The concept of slow-wave propagation can be examining a small section of microstrip transmission line via the Sonnet Software simulator. Figure 5 shows two microstrip transmission-line circuits used for this evaluation, on 30-mil-thick substrate having a Dk value of 3. One is a normal microstrip transmission line and the other uses a ladder configuration. The ladder pattern of the conductor causes the electric and magnetic stored energies to separate in distance and that separation slows the phase velocity.

 Benefit From High-Dk Microwave Circuit Materials, Fig. 6

Figure 6 offers a comparison of group-delay characteristics across the passband frequency range of the filters modeled in Figs. 3 and 4. As can be seen, the group delay is slower for the microstrip transmission line using the ladder pattern for the signal conductor than for the normal microstrip transmission line.

If the conductors for the filters in Fig. 3 were not solid copper patterns, but used the ladder effect, the geometries of these circuits could be reduced even further. However, an EM simulation model for ladder patterned conductors is extensive. Rather than perform that simulation, a general calculation was performed for the change in phase velocity/wavelength for filter size reduction.
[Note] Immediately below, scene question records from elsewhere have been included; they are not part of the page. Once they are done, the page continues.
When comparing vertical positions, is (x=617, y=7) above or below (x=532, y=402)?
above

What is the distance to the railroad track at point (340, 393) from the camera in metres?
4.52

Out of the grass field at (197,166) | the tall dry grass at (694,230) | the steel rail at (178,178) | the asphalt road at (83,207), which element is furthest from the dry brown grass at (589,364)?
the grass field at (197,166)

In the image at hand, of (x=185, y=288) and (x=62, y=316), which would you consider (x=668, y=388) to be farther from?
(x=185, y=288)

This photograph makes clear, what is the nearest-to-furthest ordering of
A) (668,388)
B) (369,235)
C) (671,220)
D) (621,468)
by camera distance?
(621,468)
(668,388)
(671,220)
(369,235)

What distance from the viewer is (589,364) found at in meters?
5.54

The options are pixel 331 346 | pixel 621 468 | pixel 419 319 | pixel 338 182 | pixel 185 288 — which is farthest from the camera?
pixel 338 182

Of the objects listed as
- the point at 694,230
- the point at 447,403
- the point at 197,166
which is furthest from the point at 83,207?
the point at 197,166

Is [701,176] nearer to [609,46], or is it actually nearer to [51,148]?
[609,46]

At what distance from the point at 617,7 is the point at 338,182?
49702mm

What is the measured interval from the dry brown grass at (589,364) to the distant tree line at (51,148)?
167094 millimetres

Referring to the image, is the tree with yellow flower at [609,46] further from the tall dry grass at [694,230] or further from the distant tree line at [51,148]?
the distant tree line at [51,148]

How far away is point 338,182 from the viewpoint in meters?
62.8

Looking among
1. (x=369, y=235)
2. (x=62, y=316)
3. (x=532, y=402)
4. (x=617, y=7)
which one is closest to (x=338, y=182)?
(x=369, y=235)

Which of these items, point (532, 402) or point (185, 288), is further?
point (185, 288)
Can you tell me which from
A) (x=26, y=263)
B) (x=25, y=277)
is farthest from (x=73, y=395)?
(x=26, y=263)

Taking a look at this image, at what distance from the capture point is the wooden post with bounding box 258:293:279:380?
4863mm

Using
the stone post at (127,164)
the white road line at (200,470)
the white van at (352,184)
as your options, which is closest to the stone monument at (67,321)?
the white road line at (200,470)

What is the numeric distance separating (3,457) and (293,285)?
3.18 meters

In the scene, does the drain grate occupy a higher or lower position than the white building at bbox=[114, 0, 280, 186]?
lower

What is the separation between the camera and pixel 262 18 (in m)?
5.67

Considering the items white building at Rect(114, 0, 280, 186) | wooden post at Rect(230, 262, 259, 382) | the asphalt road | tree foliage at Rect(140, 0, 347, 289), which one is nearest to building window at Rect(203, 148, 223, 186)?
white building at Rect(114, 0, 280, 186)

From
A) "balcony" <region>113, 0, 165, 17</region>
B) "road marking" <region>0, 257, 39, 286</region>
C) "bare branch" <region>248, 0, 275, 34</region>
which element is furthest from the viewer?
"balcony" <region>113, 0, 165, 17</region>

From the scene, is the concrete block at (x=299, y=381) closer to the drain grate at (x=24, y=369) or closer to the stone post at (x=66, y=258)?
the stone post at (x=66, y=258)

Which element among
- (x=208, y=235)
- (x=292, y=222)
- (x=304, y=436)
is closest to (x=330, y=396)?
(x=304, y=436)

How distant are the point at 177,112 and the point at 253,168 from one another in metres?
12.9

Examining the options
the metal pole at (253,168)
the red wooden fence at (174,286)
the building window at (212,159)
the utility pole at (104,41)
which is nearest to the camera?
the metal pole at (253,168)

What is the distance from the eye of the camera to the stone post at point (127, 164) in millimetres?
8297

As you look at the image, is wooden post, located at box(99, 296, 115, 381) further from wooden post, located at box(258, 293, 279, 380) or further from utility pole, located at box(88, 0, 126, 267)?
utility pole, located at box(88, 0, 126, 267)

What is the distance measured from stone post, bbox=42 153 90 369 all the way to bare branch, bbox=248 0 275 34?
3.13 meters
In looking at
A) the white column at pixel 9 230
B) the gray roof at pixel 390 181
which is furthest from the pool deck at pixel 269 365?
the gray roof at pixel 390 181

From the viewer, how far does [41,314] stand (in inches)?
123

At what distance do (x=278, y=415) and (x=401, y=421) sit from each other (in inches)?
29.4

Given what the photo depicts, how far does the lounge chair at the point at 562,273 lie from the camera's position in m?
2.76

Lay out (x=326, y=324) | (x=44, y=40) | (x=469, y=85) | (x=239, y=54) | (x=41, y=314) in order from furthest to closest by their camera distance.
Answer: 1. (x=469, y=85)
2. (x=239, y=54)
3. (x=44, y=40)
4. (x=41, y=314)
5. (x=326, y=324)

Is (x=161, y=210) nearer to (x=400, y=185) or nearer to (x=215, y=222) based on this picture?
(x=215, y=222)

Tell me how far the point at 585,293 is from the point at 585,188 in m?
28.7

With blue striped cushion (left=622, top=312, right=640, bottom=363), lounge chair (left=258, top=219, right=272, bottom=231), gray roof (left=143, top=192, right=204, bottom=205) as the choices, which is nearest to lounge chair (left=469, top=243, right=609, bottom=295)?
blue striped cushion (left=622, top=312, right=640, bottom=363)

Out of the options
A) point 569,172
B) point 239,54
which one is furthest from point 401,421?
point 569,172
Using the filter design of Fig. 3 as a reference, which is based on material with Dk value of 3, and comparing this to a filter on the material with Dk of 10.8 and using the ladder pattern conductors, the higher Dk value filter would be reduced in size by 41% compared to the filter using the material having a Dk value of 3. Of course, the ladder structure would affect the even- and odd-mode characteristics of the filter, so the reduction of size for this filter is reference only and the actual filter performance may be altered from what is shown in Fig. 4.

These simulation examples show just a sampling of the many uses for high Dk circuit materials in microwave applications. They can bring reductions in circuit size but, as noted, there are always tradeoffs when choosing a circuit material. When considering the use of high-Dk circuit materials to achieve a size reduction or some other benefits, a designer is advised to consult their circuit material supplier for detailed information.


1. John Coonrod, “Using High Frequency PCB Laminates for Improving Thermal Management Issues,” PCB West 2011 Conference & Exhibition, Santa Clara, CA, September 2011.

2. Jia-Sheng Hong and M.J. Lancaster, Microstrip Filters for RF/Microwave Applications, Wiley, New York, 2001.